Please list, copied in full, every line of the material below that contains the string "sock". Case counts when matching.

┌──

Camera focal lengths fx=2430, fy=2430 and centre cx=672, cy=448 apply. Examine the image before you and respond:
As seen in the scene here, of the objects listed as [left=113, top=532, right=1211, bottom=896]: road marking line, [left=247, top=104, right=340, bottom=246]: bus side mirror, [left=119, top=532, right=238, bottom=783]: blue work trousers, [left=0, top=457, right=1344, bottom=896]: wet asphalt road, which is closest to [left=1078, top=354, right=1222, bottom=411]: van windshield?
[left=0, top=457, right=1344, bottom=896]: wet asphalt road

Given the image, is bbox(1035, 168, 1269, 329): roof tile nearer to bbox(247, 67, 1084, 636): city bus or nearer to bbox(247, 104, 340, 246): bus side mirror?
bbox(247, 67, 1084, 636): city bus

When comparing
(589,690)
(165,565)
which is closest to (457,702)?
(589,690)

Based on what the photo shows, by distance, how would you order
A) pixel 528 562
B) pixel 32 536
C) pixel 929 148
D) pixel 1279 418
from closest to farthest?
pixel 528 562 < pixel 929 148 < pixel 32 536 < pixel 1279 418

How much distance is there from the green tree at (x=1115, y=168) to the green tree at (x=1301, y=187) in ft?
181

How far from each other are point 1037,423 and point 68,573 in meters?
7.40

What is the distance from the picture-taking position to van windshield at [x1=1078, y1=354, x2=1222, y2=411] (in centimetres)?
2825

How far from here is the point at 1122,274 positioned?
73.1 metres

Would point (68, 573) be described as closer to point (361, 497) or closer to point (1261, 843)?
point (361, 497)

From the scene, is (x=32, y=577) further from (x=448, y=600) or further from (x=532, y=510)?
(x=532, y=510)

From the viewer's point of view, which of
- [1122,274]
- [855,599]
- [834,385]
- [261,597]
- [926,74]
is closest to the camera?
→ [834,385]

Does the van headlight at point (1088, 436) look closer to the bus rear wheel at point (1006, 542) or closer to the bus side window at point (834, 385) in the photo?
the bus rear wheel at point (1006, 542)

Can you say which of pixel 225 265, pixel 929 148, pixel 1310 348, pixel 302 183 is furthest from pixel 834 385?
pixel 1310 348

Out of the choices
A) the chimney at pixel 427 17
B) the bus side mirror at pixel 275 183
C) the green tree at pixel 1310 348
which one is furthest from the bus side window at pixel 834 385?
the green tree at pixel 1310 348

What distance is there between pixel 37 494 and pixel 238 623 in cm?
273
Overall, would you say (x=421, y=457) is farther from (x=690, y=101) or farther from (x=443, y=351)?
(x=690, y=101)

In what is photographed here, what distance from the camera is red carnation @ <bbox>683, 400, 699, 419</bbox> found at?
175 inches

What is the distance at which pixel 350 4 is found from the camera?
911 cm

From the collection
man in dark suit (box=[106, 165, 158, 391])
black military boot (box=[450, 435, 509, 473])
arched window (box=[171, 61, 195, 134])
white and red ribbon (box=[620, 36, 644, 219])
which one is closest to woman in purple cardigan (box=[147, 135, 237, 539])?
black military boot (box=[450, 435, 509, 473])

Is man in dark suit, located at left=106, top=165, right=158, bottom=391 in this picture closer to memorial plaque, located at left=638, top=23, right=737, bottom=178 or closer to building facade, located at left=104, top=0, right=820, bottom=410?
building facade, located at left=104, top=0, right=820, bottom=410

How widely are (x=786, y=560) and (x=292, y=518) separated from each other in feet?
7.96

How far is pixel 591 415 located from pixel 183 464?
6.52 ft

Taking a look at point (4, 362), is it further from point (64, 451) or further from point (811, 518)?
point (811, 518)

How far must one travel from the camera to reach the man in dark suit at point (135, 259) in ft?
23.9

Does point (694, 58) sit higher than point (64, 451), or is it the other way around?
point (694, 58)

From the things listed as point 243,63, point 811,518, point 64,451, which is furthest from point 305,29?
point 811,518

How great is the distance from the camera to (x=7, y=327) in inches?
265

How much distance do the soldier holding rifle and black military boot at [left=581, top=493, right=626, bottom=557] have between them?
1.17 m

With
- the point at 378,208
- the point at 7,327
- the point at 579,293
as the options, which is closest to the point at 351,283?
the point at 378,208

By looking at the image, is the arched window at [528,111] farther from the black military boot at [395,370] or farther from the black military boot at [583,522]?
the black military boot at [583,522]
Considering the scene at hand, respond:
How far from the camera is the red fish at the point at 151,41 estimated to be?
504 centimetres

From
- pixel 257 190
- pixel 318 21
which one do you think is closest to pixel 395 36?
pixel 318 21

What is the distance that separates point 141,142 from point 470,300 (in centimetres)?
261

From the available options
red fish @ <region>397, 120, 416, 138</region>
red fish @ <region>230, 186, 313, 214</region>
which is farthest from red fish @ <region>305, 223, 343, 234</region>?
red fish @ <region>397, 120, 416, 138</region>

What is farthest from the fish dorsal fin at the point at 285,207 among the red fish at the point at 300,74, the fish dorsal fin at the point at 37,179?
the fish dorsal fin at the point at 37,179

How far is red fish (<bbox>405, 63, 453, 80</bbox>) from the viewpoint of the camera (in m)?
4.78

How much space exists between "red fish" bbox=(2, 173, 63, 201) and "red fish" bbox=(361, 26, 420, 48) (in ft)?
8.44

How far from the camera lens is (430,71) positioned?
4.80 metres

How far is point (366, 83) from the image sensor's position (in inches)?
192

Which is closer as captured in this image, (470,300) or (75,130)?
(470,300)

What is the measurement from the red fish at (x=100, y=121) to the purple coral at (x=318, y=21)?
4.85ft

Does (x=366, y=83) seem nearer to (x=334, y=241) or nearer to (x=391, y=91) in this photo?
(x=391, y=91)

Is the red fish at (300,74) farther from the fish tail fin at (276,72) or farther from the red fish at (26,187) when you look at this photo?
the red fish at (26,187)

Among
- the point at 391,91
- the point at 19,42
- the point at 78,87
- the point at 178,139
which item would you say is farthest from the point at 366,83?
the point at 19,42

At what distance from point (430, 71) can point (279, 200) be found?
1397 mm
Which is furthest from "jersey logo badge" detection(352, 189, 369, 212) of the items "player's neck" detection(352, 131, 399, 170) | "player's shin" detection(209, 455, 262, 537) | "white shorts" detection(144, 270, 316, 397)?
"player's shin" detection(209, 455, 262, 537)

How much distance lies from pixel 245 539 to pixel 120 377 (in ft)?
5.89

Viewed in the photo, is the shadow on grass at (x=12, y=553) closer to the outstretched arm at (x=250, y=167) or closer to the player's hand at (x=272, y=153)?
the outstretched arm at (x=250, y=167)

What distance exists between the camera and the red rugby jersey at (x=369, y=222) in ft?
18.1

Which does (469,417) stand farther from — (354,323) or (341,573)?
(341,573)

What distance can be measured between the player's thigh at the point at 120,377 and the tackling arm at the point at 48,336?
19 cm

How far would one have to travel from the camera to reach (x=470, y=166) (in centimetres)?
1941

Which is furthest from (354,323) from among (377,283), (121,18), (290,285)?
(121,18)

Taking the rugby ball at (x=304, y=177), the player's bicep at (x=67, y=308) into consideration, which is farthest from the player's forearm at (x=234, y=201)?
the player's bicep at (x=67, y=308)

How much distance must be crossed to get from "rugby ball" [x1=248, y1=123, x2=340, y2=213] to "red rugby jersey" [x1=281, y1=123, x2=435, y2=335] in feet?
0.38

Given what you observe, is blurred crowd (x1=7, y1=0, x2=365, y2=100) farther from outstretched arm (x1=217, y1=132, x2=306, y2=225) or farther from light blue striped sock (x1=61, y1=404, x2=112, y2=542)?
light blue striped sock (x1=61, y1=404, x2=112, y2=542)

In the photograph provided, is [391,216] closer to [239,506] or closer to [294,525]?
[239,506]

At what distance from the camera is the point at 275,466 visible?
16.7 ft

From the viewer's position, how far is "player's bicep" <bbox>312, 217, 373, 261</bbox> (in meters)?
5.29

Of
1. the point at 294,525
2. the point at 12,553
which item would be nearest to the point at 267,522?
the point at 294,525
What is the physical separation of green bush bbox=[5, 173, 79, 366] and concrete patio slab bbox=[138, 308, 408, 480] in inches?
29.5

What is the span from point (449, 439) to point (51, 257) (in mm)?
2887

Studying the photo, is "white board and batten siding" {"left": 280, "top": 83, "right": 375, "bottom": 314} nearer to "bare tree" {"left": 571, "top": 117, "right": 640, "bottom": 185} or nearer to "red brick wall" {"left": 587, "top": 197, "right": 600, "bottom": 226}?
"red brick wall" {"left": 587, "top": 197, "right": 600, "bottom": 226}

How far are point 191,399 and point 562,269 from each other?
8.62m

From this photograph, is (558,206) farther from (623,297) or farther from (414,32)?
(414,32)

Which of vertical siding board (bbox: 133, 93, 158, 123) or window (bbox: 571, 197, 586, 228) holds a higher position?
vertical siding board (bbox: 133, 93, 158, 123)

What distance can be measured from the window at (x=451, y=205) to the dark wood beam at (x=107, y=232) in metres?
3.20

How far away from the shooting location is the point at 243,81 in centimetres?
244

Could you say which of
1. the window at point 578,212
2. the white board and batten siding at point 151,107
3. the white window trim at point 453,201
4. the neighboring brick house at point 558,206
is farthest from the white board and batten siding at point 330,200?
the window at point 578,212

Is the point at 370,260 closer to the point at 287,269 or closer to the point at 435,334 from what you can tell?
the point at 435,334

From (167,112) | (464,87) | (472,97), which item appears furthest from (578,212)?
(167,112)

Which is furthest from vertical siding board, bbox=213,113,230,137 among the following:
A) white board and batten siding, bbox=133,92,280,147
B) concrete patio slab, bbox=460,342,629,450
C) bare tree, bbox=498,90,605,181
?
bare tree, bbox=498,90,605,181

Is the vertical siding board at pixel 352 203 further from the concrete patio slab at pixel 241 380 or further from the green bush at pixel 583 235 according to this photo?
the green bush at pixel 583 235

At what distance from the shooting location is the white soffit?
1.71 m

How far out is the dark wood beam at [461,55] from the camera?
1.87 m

└──

**Result below**
Given what you observe, is blurred crowd (x1=7, y1=0, x2=365, y2=100) farther from outstretched arm (x1=217, y1=132, x2=306, y2=225) or farther from light blue striped sock (x1=61, y1=404, x2=112, y2=542)?
light blue striped sock (x1=61, y1=404, x2=112, y2=542)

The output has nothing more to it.